Problem requirements:
Can you continue the Excel tournament-scoring thread below, starting right after its last sentence?

==== Page extract ====

There is a sports tournament with multiple phases. And the results page looks something like this:
rank phase1 phase2
1 TOM ALBERT
2 MATT TOM
3 ROBIN MATT
The first place gets 5 points, second 3 and third 1 points.
So the summary I would like to get is like this
rank name phase1 phase2 total
1 TOM 5 3 8
2 ALBERT 0 5 5
3 MATT 3 1 4
4 ROBIN 1 0 1
I cant figure out how to generate it simply, so if I copy-paste the results from phase3 to somewhere in my excel sheet, the summary page would also update.
If you can support me with advice or just a working template, I would be thankful!
Thank you for your time!
I've done you a basic example below...just list all 50 players in the summary page and copy the formula down as it is - as per the question it only records a value for the top 3 places, hope this helps if not please let me know :)

==== Listed entries ====

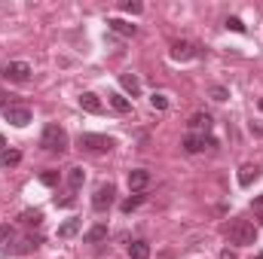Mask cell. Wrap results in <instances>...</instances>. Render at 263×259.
<instances>
[{"label":"cell","instance_id":"1","mask_svg":"<svg viewBox=\"0 0 263 259\" xmlns=\"http://www.w3.org/2000/svg\"><path fill=\"white\" fill-rule=\"evenodd\" d=\"M227 238H230V244L245 247V244H254V241H257V229H254V223H248V220H233V223L227 226Z\"/></svg>","mask_w":263,"mask_h":259},{"label":"cell","instance_id":"2","mask_svg":"<svg viewBox=\"0 0 263 259\" xmlns=\"http://www.w3.org/2000/svg\"><path fill=\"white\" fill-rule=\"evenodd\" d=\"M40 146L49 149V153H65L67 149V131L59 125V122H49L43 128V137H40Z\"/></svg>","mask_w":263,"mask_h":259},{"label":"cell","instance_id":"3","mask_svg":"<svg viewBox=\"0 0 263 259\" xmlns=\"http://www.w3.org/2000/svg\"><path fill=\"white\" fill-rule=\"evenodd\" d=\"M80 146L89 149V153H110L114 137H107V134H80Z\"/></svg>","mask_w":263,"mask_h":259},{"label":"cell","instance_id":"4","mask_svg":"<svg viewBox=\"0 0 263 259\" xmlns=\"http://www.w3.org/2000/svg\"><path fill=\"white\" fill-rule=\"evenodd\" d=\"M0 73H3V79H9V82H28L31 64H28V61H6V64L0 67Z\"/></svg>","mask_w":263,"mask_h":259},{"label":"cell","instance_id":"5","mask_svg":"<svg viewBox=\"0 0 263 259\" xmlns=\"http://www.w3.org/2000/svg\"><path fill=\"white\" fill-rule=\"evenodd\" d=\"M3 116H6V122L15 125V128H25V125L31 122V110L22 107V104H9V107L3 110Z\"/></svg>","mask_w":263,"mask_h":259},{"label":"cell","instance_id":"6","mask_svg":"<svg viewBox=\"0 0 263 259\" xmlns=\"http://www.w3.org/2000/svg\"><path fill=\"white\" fill-rule=\"evenodd\" d=\"M114 195H117V189H114L110 183H101V186L95 189V195H92V207H95L98 213H104V210L114 204Z\"/></svg>","mask_w":263,"mask_h":259},{"label":"cell","instance_id":"7","mask_svg":"<svg viewBox=\"0 0 263 259\" xmlns=\"http://www.w3.org/2000/svg\"><path fill=\"white\" fill-rule=\"evenodd\" d=\"M181 146H184L190 156H196V153H202L205 146H214V140H211V137H205V134H187Z\"/></svg>","mask_w":263,"mask_h":259},{"label":"cell","instance_id":"8","mask_svg":"<svg viewBox=\"0 0 263 259\" xmlns=\"http://www.w3.org/2000/svg\"><path fill=\"white\" fill-rule=\"evenodd\" d=\"M193 55H196V46L190 40H175L172 43V58L175 61H190Z\"/></svg>","mask_w":263,"mask_h":259},{"label":"cell","instance_id":"9","mask_svg":"<svg viewBox=\"0 0 263 259\" xmlns=\"http://www.w3.org/2000/svg\"><path fill=\"white\" fill-rule=\"evenodd\" d=\"M15 244H18V232H15V226L0 223V250H3V253H6V250H15Z\"/></svg>","mask_w":263,"mask_h":259},{"label":"cell","instance_id":"10","mask_svg":"<svg viewBox=\"0 0 263 259\" xmlns=\"http://www.w3.org/2000/svg\"><path fill=\"white\" fill-rule=\"evenodd\" d=\"M147 186H150V171H144V168L129 171V189L132 192H141V189H147Z\"/></svg>","mask_w":263,"mask_h":259},{"label":"cell","instance_id":"11","mask_svg":"<svg viewBox=\"0 0 263 259\" xmlns=\"http://www.w3.org/2000/svg\"><path fill=\"white\" fill-rule=\"evenodd\" d=\"M80 107H83L86 113H101V110H104L101 98H98V95H92V92H83V95H80Z\"/></svg>","mask_w":263,"mask_h":259},{"label":"cell","instance_id":"12","mask_svg":"<svg viewBox=\"0 0 263 259\" xmlns=\"http://www.w3.org/2000/svg\"><path fill=\"white\" fill-rule=\"evenodd\" d=\"M107 28L114 34H120V37H135V25L123 21V18H107Z\"/></svg>","mask_w":263,"mask_h":259},{"label":"cell","instance_id":"13","mask_svg":"<svg viewBox=\"0 0 263 259\" xmlns=\"http://www.w3.org/2000/svg\"><path fill=\"white\" fill-rule=\"evenodd\" d=\"M101 241H107V226H104V223H95V226L86 232V244H101Z\"/></svg>","mask_w":263,"mask_h":259},{"label":"cell","instance_id":"14","mask_svg":"<svg viewBox=\"0 0 263 259\" xmlns=\"http://www.w3.org/2000/svg\"><path fill=\"white\" fill-rule=\"evenodd\" d=\"M187 125H190V131H193V134H199V131H208V128H211V116H208V113H193Z\"/></svg>","mask_w":263,"mask_h":259},{"label":"cell","instance_id":"15","mask_svg":"<svg viewBox=\"0 0 263 259\" xmlns=\"http://www.w3.org/2000/svg\"><path fill=\"white\" fill-rule=\"evenodd\" d=\"M129 259H150V244H147V241H132Z\"/></svg>","mask_w":263,"mask_h":259},{"label":"cell","instance_id":"16","mask_svg":"<svg viewBox=\"0 0 263 259\" xmlns=\"http://www.w3.org/2000/svg\"><path fill=\"white\" fill-rule=\"evenodd\" d=\"M107 104H110L117 113H129V110H132L129 98H126V95H117V92H114V95H107Z\"/></svg>","mask_w":263,"mask_h":259},{"label":"cell","instance_id":"17","mask_svg":"<svg viewBox=\"0 0 263 259\" xmlns=\"http://www.w3.org/2000/svg\"><path fill=\"white\" fill-rule=\"evenodd\" d=\"M257 174H260L257 165H242V171H239V183H242V186H251V180H257Z\"/></svg>","mask_w":263,"mask_h":259},{"label":"cell","instance_id":"18","mask_svg":"<svg viewBox=\"0 0 263 259\" xmlns=\"http://www.w3.org/2000/svg\"><path fill=\"white\" fill-rule=\"evenodd\" d=\"M120 82H123V89L129 92L132 98L141 92V82H138V76H135V73H123V76H120Z\"/></svg>","mask_w":263,"mask_h":259},{"label":"cell","instance_id":"19","mask_svg":"<svg viewBox=\"0 0 263 259\" xmlns=\"http://www.w3.org/2000/svg\"><path fill=\"white\" fill-rule=\"evenodd\" d=\"M80 226H83L80 220H67V223H62V226H59V238H73V235L80 232Z\"/></svg>","mask_w":263,"mask_h":259},{"label":"cell","instance_id":"20","mask_svg":"<svg viewBox=\"0 0 263 259\" xmlns=\"http://www.w3.org/2000/svg\"><path fill=\"white\" fill-rule=\"evenodd\" d=\"M83 180H86V174H83V168H70V171H67V186H70L73 192H77V189L83 186Z\"/></svg>","mask_w":263,"mask_h":259},{"label":"cell","instance_id":"21","mask_svg":"<svg viewBox=\"0 0 263 259\" xmlns=\"http://www.w3.org/2000/svg\"><path fill=\"white\" fill-rule=\"evenodd\" d=\"M22 223L25 226H43V213L40 210H25L22 213Z\"/></svg>","mask_w":263,"mask_h":259},{"label":"cell","instance_id":"22","mask_svg":"<svg viewBox=\"0 0 263 259\" xmlns=\"http://www.w3.org/2000/svg\"><path fill=\"white\" fill-rule=\"evenodd\" d=\"M144 204V195H132V198H126L123 201V213H132L135 207H141Z\"/></svg>","mask_w":263,"mask_h":259},{"label":"cell","instance_id":"23","mask_svg":"<svg viewBox=\"0 0 263 259\" xmlns=\"http://www.w3.org/2000/svg\"><path fill=\"white\" fill-rule=\"evenodd\" d=\"M150 104H153L156 110H165V107H168V98L159 95V92H153V95H150Z\"/></svg>","mask_w":263,"mask_h":259},{"label":"cell","instance_id":"24","mask_svg":"<svg viewBox=\"0 0 263 259\" xmlns=\"http://www.w3.org/2000/svg\"><path fill=\"white\" fill-rule=\"evenodd\" d=\"M40 183H43V186H55V183H59V171H43V174H40Z\"/></svg>","mask_w":263,"mask_h":259},{"label":"cell","instance_id":"25","mask_svg":"<svg viewBox=\"0 0 263 259\" xmlns=\"http://www.w3.org/2000/svg\"><path fill=\"white\" fill-rule=\"evenodd\" d=\"M227 28H230V31H236V34H245V25H242V18H236V15H233V18H227Z\"/></svg>","mask_w":263,"mask_h":259},{"label":"cell","instance_id":"26","mask_svg":"<svg viewBox=\"0 0 263 259\" xmlns=\"http://www.w3.org/2000/svg\"><path fill=\"white\" fill-rule=\"evenodd\" d=\"M211 98H214V101H227V98H230V92H227L223 85H214V89H211Z\"/></svg>","mask_w":263,"mask_h":259},{"label":"cell","instance_id":"27","mask_svg":"<svg viewBox=\"0 0 263 259\" xmlns=\"http://www.w3.org/2000/svg\"><path fill=\"white\" fill-rule=\"evenodd\" d=\"M251 210L257 213V220H260V223H263V195H257V198L251 201Z\"/></svg>","mask_w":263,"mask_h":259},{"label":"cell","instance_id":"28","mask_svg":"<svg viewBox=\"0 0 263 259\" xmlns=\"http://www.w3.org/2000/svg\"><path fill=\"white\" fill-rule=\"evenodd\" d=\"M18 159H22V156H18L15 149H6V153H3V162H6V165H15Z\"/></svg>","mask_w":263,"mask_h":259},{"label":"cell","instance_id":"29","mask_svg":"<svg viewBox=\"0 0 263 259\" xmlns=\"http://www.w3.org/2000/svg\"><path fill=\"white\" fill-rule=\"evenodd\" d=\"M123 9H126V12H132V15H138V12H141V9H144V6H141V3H126V6H123Z\"/></svg>","mask_w":263,"mask_h":259},{"label":"cell","instance_id":"30","mask_svg":"<svg viewBox=\"0 0 263 259\" xmlns=\"http://www.w3.org/2000/svg\"><path fill=\"white\" fill-rule=\"evenodd\" d=\"M220 259H239V256H236V250H230V247H227V250L220 253Z\"/></svg>","mask_w":263,"mask_h":259},{"label":"cell","instance_id":"31","mask_svg":"<svg viewBox=\"0 0 263 259\" xmlns=\"http://www.w3.org/2000/svg\"><path fill=\"white\" fill-rule=\"evenodd\" d=\"M3 146H6V140H3V137H0V149H3Z\"/></svg>","mask_w":263,"mask_h":259},{"label":"cell","instance_id":"32","mask_svg":"<svg viewBox=\"0 0 263 259\" xmlns=\"http://www.w3.org/2000/svg\"><path fill=\"white\" fill-rule=\"evenodd\" d=\"M260 110H263V98H260Z\"/></svg>","mask_w":263,"mask_h":259},{"label":"cell","instance_id":"33","mask_svg":"<svg viewBox=\"0 0 263 259\" xmlns=\"http://www.w3.org/2000/svg\"><path fill=\"white\" fill-rule=\"evenodd\" d=\"M254 259H263V253H260V256H254Z\"/></svg>","mask_w":263,"mask_h":259}]
</instances>
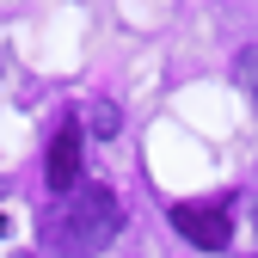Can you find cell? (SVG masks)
Wrapping results in <instances>:
<instances>
[{"label":"cell","instance_id":"cell-1","mask_svg":"<svg viewBox=\"0 0 258 258\" xmlns=\"http://www.w3.org/2000/svg\"><path fill=\"white\" fill-rule=\"evenodd\" d=\"M117 228H123V203L111 197V184H80L55 197V209L43 215V246L61 258H92L117 240Z\"/></svg>","mask_w":258,"mask_h":258},{"label":"cell","instance_id":"cell-2","mask_svg":"<svg viewBox=\"0 0 258 258\" xmlns=\"http://www.w3.org/2000/svg\"><path fill=\"white\" fill-rule=\"evenodd\" d=\"M172 228L197 252H228V240H234V221L221 203H172Z\"/></svg>","mask_w":258,"mask_h":258},{"label":"cell","instance_id":"cell-3","mask_svg":"<svg viewBox=\"0 0 258 258\" xmlns=\"http://www.w3.org/2000/svg\"><path fill=\"white\" fill-rule=\"evenodd\" d=\"M49 190L55 197L80 190V123H61L49 142Z\"/></svg>","mask_w":258,"mask_h":258},{"label":"cell","instance_id":"cell-4","mask_svg":"<svg viewBox=\"0 0 258 258\" xmlns=\"http://www.w3.org/2000/svg\"><path fill=\"white\" fill-rule=\"evenodd\" d=\"M234 80H240V92H246V99L258 105V43L234 55Z\"/></svg>","mask_w":258,"mask_h":258},{"label":"cell","instance_id":"cell-5","mask_svg":"<svg viewBox=\"0 0 258 258\" xmlns=\"http://www.w3.org/2000/svg\"><path fill=\"white\" fill-rule=\"evenodd\" d=\"M86 123H92V136H117V123H123V111H117L111 99H99V105L86 111Z\"/></svg>","mask_w":258,"mask_h":258}]
</instances>
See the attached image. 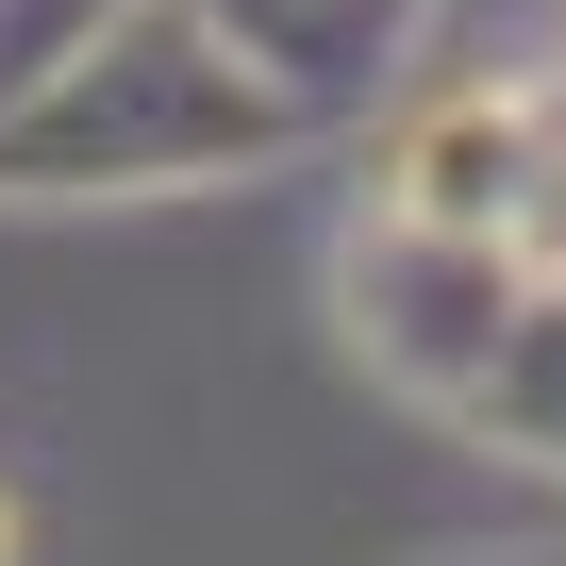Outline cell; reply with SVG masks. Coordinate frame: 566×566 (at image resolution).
<instances>
[{"mask_svg":"<svg viewBox=\"0 0 566 566\" xmlns=\"http://www.w3.org/2000/svg\"><path fill=\"white\" fill-rule=\"evenodd\" d=\"M283 134H301V101H266L184 0H84V34L0 101V184H184Z\"/></svg>","mask_w":566,"mask_h":566,"instance_id":"obj_1","label":"cell"},{"mask_svg":"<svg viewBox=\"0 0 566 566\" xmlns=\"http://www.w3.org/2000/svg\"><path fill=\"white\" fill-rule=\"evenodd\" d=\"M0 566H18V500H0Z\"/></svg>","mask_w":566,"mask_h":566,"instance_id":"obj_2","label":"cell"}]
</instances>
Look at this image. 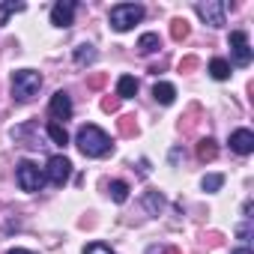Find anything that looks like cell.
<instances>
[{"mask_svg":"<svg viewBox=\"0 0 254 254\" xmlns=\"http://www.w3.org/2000/svg\"><path fill=\"white\" fill-rule=\"evenodd\" d=\"M84 254H114L108 245H102V242H90L87 248H84Z\"/></svg>","mask_w":254,"mask_h":254,"instance_id":"cell-27","label":"cell"},{"mask_svg":"<svg viewBox=\"0 0 254 254\" xmlns=\"http://www.w3.org/2000/svg\"><path fill=\"white\" fill-rule=\"evenodd\" d=\"M93 60H96V48H93L90 42H84V45L75 48V63H78V66H87V63H93Z\"/></svg>","mask_w":254,"mask_h":254,"instance_id":"cell-19","label":"cell"},{"mask_svg":"<svg viewBox=\"0 0 254 254\" xmlns=\"http://www.w3.org/2000/svg\"><path fill=\"white\" fill-rule=\"evenodd\" d=\"M197 159L200 162H215V156H218V144L212 141V138H203V141H197Z\"/></svg>","mask_w":254,"mask_h":254,"instance_id":"cell-11","label":"cell"},{"mask_svg":"<svg viewBox=\"0 0 254 254\" xmlns=\"http://www.w3.org/2000/svg\"><path fill=\"white\" fill-rule=\"evenodd\" d=\"M111 200H114V203H126V200H129V183L114 180V183H111Z\"/></svg>","mask_w":254,"mask_h":254,"instance_id":"cell-18","label":"cell"},{"mask_svg":"<svg viewBox=\"0 0 254 254\" xmlns=\"http://www.w3.org/2000/svg\"><path fill=\"white\" fill-rule=\"evenodd\" d=\"M24 9H27L24 3H12V0H9V3H0V27L6 24V18H9V15H15V12H24Z\"/></svg>","mask_w":254,"mask_h":254,"instance_id":"cell-22","label":"cell"},{"mask_svg":"<svg viewBox=\"0 0 254 254\" xmlns=\"http://www.w3.org/2000/svg\"><path fill=\"white\" fill-rule=\"evenodd\" d=\"M197 63H200L197 57H183V60H180V72H183V75H189V72H194V69H197Z\"/></svg>","mask_w":254,"mask_h":254,"instance_id":"cell-26","label":"cell"},{"mask_svg":"<svg viewBox=\"0 0 254 254\" xmlns=\"http://www.w3.org/2000/svg\"><path fill=\"white\" fill-rule=\"evenodd\" d=\"M135 93H138V81L132 75H123L117 81V99H132Z\"/></svg>","mask_w":254,"mask_h":254,"instance_id":"cell-13","label":"cell"},{"mask_svg":"<svg viewBox=\"0 0 254 254\" xmlns=\"http://www.w3.org/2000/svg\"><path fill=\"white\" fill-rule=\"evenodd\" d=\"M153 96H156V102H162V105H171L174 99H177V90H174V84H156L153 87Z\"/></svg>","mask_w":254,"mask_h":254,"instance_id":"cell-16","label":"cell"},{"mask_svg":"<svg viewBox=\"0 0 254 254\" xmlns=\"http://www.w3.org/2000/svg\"><path fill=\"white\" fill-rule=\"evenodd\" d=\"M159 48H162L159 33H144V36L138 39V51H141V54H153V51H159Z\"/></svg>","mask_w":254,"mask_h":254,"instance_id":"cell-15","label":"cell"},{"mask_svg":"<svg viewBox=\"0 0 254 254\" xmlns=\"http://www.w3.org/2000/svg\"><path fill=\"white\" fill-rule=\"evenodd\" d=\"M48 138H51L54 144H60V147H66V144H69V135H66V129H63L60 123H54V120L48 123Z\"/></svg>","mask_w":254,"mask_h":254,"instance_id":"cell-20","label":"cell"},{"mask_svg":"<svg viewBox=\"0 0 254 254\" xmlns=\"http://www.w3.org/2000/svg\"><path fill=\"white\" fill-rule=\"evenodd\" d=\"M209 75H212L215 81H227V78H230V63L221 60V57H215V60L209 63Z\"/></svg>","mask_w":254,"mask_h":254,"instance_id":"cell-17","label":"cell"},{"mask_svg":"<svg viewBox=\"0 0 254 254\" xmlns=\"http://www.w3.org/2000/svg\"><path fill=\"white\" fill-rule=\"evenodd\" d=\"M108 18H111V27L117 33H126V30H132L144 18V6H138V3H117V6H111Z\"/></svg>","mask_w":254,"mask_h":254,"instance_id":"cell-3","label":"cell"},{"mask_svg":"<svg viewBox=\"0 0 254 254\" xmlns=\"http://www.w3.org/2000/svg\"><path fill=\"white\" fill-rule=\"evenodd\" d=\"M200 186H203V191H218V189L224 186V177H221V174H209V177H203Z\"/></svg>","mask_w":254,"mask_h":254,"instance_id":"cell-24","label":"cell"},{"mask_svg":"<svg viewBox=\"0 0 254 254\" xmlns=\"http://www.w3.org/2000/svg\"><path fill=\"white\" fill-rule=\"evenodd\" d=\"M233 254H251V248H236Z\"/></svg>","mask_w":254,"mask_h":254,"instance_id":"cell-32","label":"cell"},{"mask_svg":"<svg viewBox=\"0 0 254 254\" xmlns=\"http://www.w3.org/2000/svg\"><path fill=\"white\" fill-rule=\"evenodd\" d=\"M75 144H78V150H81L84 156H90V159H102V156H108V153L114 150L111 138L99 129V126H81L78 135H75Z\"/></svg>","mask_w":254,"mask_h":254,"instance_id":"cell-1","label":"cell"},{"mask_svg":"<svg viewBox=\"0 0 254 254\" xmlns=\"http://www.w3.org/2000/svg\"><path fill=\"white\" fill-rule=\"evenodd\" d=\"M42 87V75L33 69H18L12 72V99L15 102H30Z\"/></svg>","mask_w":254,"mask_h":254,"instance_id":"cell-2","label":"cell"},{"mask_svg":"<svg viewBox=\"0 0 254 254\" xmlns=\"http://www.w3.org/2000/svg\"><path fill=\"white\" fill-rule=\"evenodd\" d=\"M230 51H233V60H236V66H248V63H251V45H248V33H242V30H233V33H230Z\"/></svg>","mask_w":254,"mask_h":254,"instance_id":"cell-6","label":"cell"},{"mask_svg":"<svg viewBox=\"0 0 254 254\" xmlns=\"http://www.w3.org/2000/svg\"><path fill=\"white\" fill-rule=\"evenodd\" d=\"M165 254H183L180 248H165Z\"/></svg>","mask_w":254,"mask_h":254,"instance_id":"cell-33","label":"cell"},{"mask_svg":"<svg viewBox=\"0 0 254 254\" xmlns=\"http://www.w3.org/2000/svg\"><path fill=\"white\" fill-rule=\"evenodd\" d=\"M105 84H108V75H105V72H93V75L87 78V87H90V90H102Z\"/></svg>","mask_w":254,"mask_h":254,"instance_id":"cell-25","label":"cell"},{"mask_svg":"<svg viewBox=\"0 0 254 254\" xmlns=\"http://www.w3.org/2000/svg\"><path fill=\"white\" fill-rule=\"evenodd\" d=\"M69 174H72V162L66 156H51L48 159V180H51V186H66Z\"/></svg>","mask_w":254,"mask_h":254,"instance_id":"cell-7","label":"cell"},{"mask_svg":"<svg viewBox=\"0 0 254 254\" xmlns=\"http://www.w3.org/2000/svg\"><path fill=\"white\" fill-rule=\"evenodd\" d=\"M194 117H200V108H197V105H191V108H189V117H183L186 123H180V132H183V135L194 132V123H197Z\"/></svg>","mask_w":254,"mask_h":254,"instance_id":"cell-23","label":"cell"},{"mask_svg":"<svg viewBox=\"0 0 254 254\" xmlns=\"http://www.w3.org/2000/svg\"><path fill=\"white\" fill-rule=\"evenodd\" d=\"M230 150L239 153V156H248V153L254 150V135H251L248 129H236V132L230 135Z\"/></svg>","mask_w":254,"mask_h":254,"instance_id":"cell-10","label":"cell"},{"mask_svg":"<svg viewBox=\"0 0 254 254\" xmlns=\"http://www.w3.org/2000/svg\"><path fill=\"white\" fill-rule=\"evenodd\" d=\"M9 254H33V251H24V248H12Z\"/></svg>","mask_w":254,"mask_h":254,"instance_id":"cell-31","label":"cell"},{"mask_svg":"<svg viewBox=\"0 0 254 254\" xmlns=\"http://www.w3.org/2000/svg\"><path fill=\"white\" fill-rule=\"evenodd\" d=\"M189 30H191V27H189L186 18H174V21H171V36H174L177 42H183V39L189 36Z\"/></svg>","mask_w":254,"mask_h":254,"instance_id":"cell-21","label":"cell"},{"mask_svg":"<svg viewBox=\"0 0 254 254\" xmlns=\"http://www.w3.org/2000/svg\"><path fill=\"white\" fill-rule=\"evenodd\" d=\"M138 171L147 177V174H150V162H147V159H141V162H138Z\"/></svg>","mask_w":254,"mask_h":254,"instance_id":"cell-30","label":"cell"},{"mask_svg":"<svg viewBox=\"0 0 254 254\" xmlns=\"http://www.w3.org/2000/svg\"><path fill=\"white\" fill-rule=\"evenodd\" d=\"M117 108H120V99H117V96H105V99H102V111H108V114H114Z\"/></svg>","mask_w":254,"mask_h":254,"instance_id":"cell-28","label":"cell"},{"mask_svg":"<svg viewBox=\"0 0 254 254\" xmlns=\"http://www.w3.org/2000/svg\"><path fill=\"white\" fill-rule=\"evenodd\" d=\"M48 111H51L54 123H57V120H69V117H72V99H69V93H66V90H57V93L51 96Z\"/></svg>","mask_w":254,"mask_h":254,"instance_id":"cell-9","label":"cell"},{"mask_svg":"<svg viewBox=\"0 0 254 254\" xmlns=\"http://www.w3.org/2000/svg\"><path fill=\"white\" fill-rule=\"evenodd\" d=\"M75 18V0H57L51 6V24L54 27H72Z\"/></svg>","mask_w":254,"mask_h":254,"instance_id":"cell-8","label":"cell"},{"mask_svg":"<svg viewBox=\"0 0 254 254\" xmlns=\"http://www.w3.org/2000/svg\"><path fill=\"white\" fill-rule=\"evenodd\" d=\"M117 129H120L123 138H135L138 135V120H135V114H123L117 120Z\"/></svg>","mask_w":254,"mask_h":254,"instance_id":"cell-12","label":"cell"},{"mask_svg":"<svg viewBox=\"0 0 254 254\" xmlns=\"http://www.w3.org/2000/svg\"><path fill=\"white\" fill-rule=\"evenodd\" d=\"M144 209H147L150 215H159V212L165 209V197H162V191H144Z\"/></svg>","mask_w":254,"mask_h":254,"instance_id":"cell-14","label":"cell"},{"mask_svg":"<svg viewBox=\"0 0 254 254\" xmlns=\"http://www.w3.org/2000/svg\"><path fill=\"white\" fill-rule=\"evenodd\" d=\"M194 12L209 24V27H224V12H227V3L221 0H200L194 6Z\"/></svg>","mask_w":254,"mask_h":254,"instance_id":"cell-5","label":"cell"},{"mask_svg":"<svg viewBox=\"0 0 254 254\" xmlns=\"http://www.w3.org/2000/svg\"><path fill=\"white\" fill-rule=\"evenodd\" d=\"M236 233H239V239H248V236H251V224H248V221H245V224H239V230H236Z\"/></svg>","mask_w":254,"mask_h":254,"instance_id":"cell-29","label":"cell"},{"mask_svg":"<svg viewBox=\"0 0 254 254\" xmlns=\"http://www.w3.org/2000/svg\"><path fill=\"white\" fill-rule=\"evenodd\" d=\"M15 180H18V189H21V191H30V194L39 191L42 183H45L39 165H33L30 159H21V162H18V168H15Z\"/></svg>","mask_w":254,"mask_h":254,"instance_id":"cell-4","label":"cell"}]
</instances>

====

Exercise response:
Example file here
Assuming the structure you defined and that when you paste phase 3 it will have its header ("phase3") on the same row as the other results, you could have the following formula on your Table 2:
{=SUM(IF(IFERROR(MATCH($B2,INDIRECT("Sheet1!"&CHAR(64+MATCH(C$1,Sheet1!$1:$1,0))&":"&CHAR(64+MATCH(C$1,Sheet1!$1:$1,0))),0)-1,0)={1,2,3},{5,3,1},0))}
Note: entered as Array formula: CTRL + SHIFT + ENTER
Formula uses the Table 2 headers ("phase1","phase2", etc.) and the players names to find the results for each phase. It then uses the predefined arrays that determine points given per position. The final sum is to bring the result that are in array (other values in array are 0) into single value.
Total would sum results per player.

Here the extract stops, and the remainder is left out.